The results obtained in the covalent docking of the tabun complex with K074 and K203 showed more varied poses (Supplementary Materials Figures S11 and S12). There were notable differences regarding the tabun arrangement, which was divided into two clusters. The first cluster was consistent with the previously described position regarding the 2-PAM-tabun and HI-6-tabun complexes, while in the other cluster, we observed phosphoryl oxygen directed towards Glu202. Regarding the proximal 1,4-disubstituted pyridine ring of these oximes, it is notable that it interacts with amino acids such as Trp86 and Tyr337 and with the phenol group of Tyr124. The best rated pose of K074 showed catalytic site interactions of the pyridinium ring with Tyr337 through T-shaped stacking while the other aromatic fragment interacted with Tyr341 through parallel π–π and cation-π stacking. The oxime group not linked with tabun did not show any significant bonding. The best rated result for K203 was arranged such that one pyridinium ring linked with the phosphorus atom created T-shaped π-π stacking with Tyr337. The other pyridinium ring was parallel to Tyr341, allowing π-π and cation-π interactions. The amide group remained unbound. The investigation of obidoxime (Supplementary Materials Figure S10) revealed interesting binding modes. The phenol group of Tyr124 simultaneously interacted with both pyridinium rings. Moreover, the aromatic fragment not directly bound to the OP remained at the PAS of AChE and interacted with Tyr341.
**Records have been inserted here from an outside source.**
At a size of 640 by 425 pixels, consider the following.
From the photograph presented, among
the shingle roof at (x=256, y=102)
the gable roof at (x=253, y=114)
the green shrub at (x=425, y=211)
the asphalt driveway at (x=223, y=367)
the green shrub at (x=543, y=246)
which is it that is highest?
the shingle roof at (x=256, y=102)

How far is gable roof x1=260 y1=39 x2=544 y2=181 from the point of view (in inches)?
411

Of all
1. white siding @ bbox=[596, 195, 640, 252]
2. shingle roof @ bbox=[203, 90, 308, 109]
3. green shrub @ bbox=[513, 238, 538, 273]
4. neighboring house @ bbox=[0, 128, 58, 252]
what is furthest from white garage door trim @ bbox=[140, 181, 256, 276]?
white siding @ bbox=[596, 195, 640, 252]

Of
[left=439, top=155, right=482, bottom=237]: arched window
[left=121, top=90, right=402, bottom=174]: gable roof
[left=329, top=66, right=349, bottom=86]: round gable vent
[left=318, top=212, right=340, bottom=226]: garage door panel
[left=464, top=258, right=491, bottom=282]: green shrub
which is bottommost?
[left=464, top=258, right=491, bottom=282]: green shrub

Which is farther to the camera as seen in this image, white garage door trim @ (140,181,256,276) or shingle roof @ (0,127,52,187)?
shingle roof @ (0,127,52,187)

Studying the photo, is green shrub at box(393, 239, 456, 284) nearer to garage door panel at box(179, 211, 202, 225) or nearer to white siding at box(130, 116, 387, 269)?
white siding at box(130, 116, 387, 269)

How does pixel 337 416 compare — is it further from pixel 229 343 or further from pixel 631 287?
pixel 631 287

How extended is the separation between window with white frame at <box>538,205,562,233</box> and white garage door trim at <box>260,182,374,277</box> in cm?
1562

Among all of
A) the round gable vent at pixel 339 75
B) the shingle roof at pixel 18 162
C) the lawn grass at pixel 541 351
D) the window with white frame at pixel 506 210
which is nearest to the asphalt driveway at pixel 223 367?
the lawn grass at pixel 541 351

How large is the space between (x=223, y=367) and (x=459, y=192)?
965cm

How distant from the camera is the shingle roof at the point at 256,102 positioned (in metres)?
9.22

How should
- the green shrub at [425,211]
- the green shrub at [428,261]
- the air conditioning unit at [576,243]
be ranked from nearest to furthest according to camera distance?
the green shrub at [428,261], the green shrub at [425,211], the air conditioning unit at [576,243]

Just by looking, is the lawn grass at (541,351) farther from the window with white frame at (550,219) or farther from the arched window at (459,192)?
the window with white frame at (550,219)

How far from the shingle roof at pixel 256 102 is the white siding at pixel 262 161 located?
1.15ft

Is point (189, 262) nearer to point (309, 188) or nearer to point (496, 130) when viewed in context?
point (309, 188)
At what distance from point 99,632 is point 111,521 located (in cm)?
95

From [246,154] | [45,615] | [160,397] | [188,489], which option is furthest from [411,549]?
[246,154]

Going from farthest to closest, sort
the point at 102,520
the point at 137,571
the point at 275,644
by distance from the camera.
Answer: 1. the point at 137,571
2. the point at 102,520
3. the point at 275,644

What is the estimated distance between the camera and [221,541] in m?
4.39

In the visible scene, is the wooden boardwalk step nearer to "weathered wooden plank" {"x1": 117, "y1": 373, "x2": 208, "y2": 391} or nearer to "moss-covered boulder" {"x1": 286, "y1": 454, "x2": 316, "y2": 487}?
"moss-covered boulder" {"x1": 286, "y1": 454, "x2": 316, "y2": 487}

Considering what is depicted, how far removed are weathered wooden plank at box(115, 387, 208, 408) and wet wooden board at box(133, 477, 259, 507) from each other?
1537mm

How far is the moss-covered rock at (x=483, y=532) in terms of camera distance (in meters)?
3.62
In the case of BuChE complexes, detailed analysis of the results showed some evolution of interactions characteristic of the prereactivation complex. The interactions with Tyr332 were crucial for stabilizing the position of all tested compounds; however, they were limited to cation-π interactions, with the exception of 2-PAM, which additionally created CH-π interactions. The movement of compounds deeper into the BuChE binding site hindered the formation of ionic bonds with Asp70. At the same time, it enabled the creation of cation-π and π-π interactions with Phe329 for most compounds. 2-PAM (Supplementary Materials Figure S9) shows the strongest interactions with Phe329 and Tyr332 in both the sarin-BuChE and tabun-BuChE complexes. The presence of equivalent amino acids in the AChE active site (Phe338 and Tyr341) might be one of the reasons for the very similar reactivation activity of 2-PAM towards AChE and BuChE.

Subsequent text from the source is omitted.